Hanging on to that card is important, especially given the prevalence of bank deposit account fraud.
According to the American Bankers Association, bank industry losses from debit card fraud hit an estimated $955 million in 2010, up from $788 million in 2008.
In addition, 96% of banks surveyed by the ABA say they had debit card losses in 2010.
But what if you had a smartphone app that could automatically – and immediately – disable your debit card the moment you discovered it was lost or stolen?
That’s the idea behind a new offering from Lubbock, Texas-based City Bank. American Banker reports that the bank has a mobile phone application that allows users to disable their debit cards remotely from a smartphone device.
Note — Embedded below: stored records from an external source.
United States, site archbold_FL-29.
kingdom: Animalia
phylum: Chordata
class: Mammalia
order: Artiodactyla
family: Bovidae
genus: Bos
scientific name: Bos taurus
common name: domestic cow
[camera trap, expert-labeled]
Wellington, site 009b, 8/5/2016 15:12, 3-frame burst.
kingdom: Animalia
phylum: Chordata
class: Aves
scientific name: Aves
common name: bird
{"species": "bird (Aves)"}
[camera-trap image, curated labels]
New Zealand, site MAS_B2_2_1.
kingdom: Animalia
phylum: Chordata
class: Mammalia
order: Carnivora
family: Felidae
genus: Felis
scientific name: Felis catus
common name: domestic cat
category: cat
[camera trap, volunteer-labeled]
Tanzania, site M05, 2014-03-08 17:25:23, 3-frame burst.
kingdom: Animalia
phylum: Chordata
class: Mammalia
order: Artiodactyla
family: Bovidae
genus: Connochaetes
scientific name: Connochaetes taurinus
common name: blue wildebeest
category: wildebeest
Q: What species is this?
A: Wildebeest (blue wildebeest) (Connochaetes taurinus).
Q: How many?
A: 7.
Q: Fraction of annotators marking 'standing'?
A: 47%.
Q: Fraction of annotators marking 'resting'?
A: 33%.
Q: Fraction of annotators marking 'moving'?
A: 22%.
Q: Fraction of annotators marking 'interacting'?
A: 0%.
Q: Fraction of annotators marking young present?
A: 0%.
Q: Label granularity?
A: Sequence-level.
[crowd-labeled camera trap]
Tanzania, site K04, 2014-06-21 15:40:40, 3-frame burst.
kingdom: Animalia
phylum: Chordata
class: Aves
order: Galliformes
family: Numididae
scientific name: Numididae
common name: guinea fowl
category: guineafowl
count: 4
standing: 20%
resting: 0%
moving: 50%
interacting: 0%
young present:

The app, which was released on a test basis in Texas earlier this week, enables users to simply touch a debit card icon on their smartphone and deactivate the card with another screen touch on the icon. When the danger has passed, and the debit card is found, the consumer can activate the card via the same process. The user can see when the card is deactivated, as the debit card image is dimmed when it’s shut off. When the plastic is reactivated, the image brightens considerably, letting the owner know the card is back in business.
Once the debit card is locked out, any thieves or fraudsters won’t be able to use the card at a point-of-sale purchase, at an ATM or when making an online purchase (or anywhere thieves can use the “credit” feature and avoid using the card’s PIN).
As American Banker attests, that certainly beats calling a 1-800 number and going through the laborious process of hunting your card down, and getting it back up again is no picnic, either.
City Bank, with $1.9 billion in assets, is at the forefront of an emerging trend among banks – letting users have more “remote control” over their bank accounts via their mobile phones.
If the idea gains traction (and why wouldn’t it?), expect more banks and credit card issuers to come up with bank card deactivation apps of their own.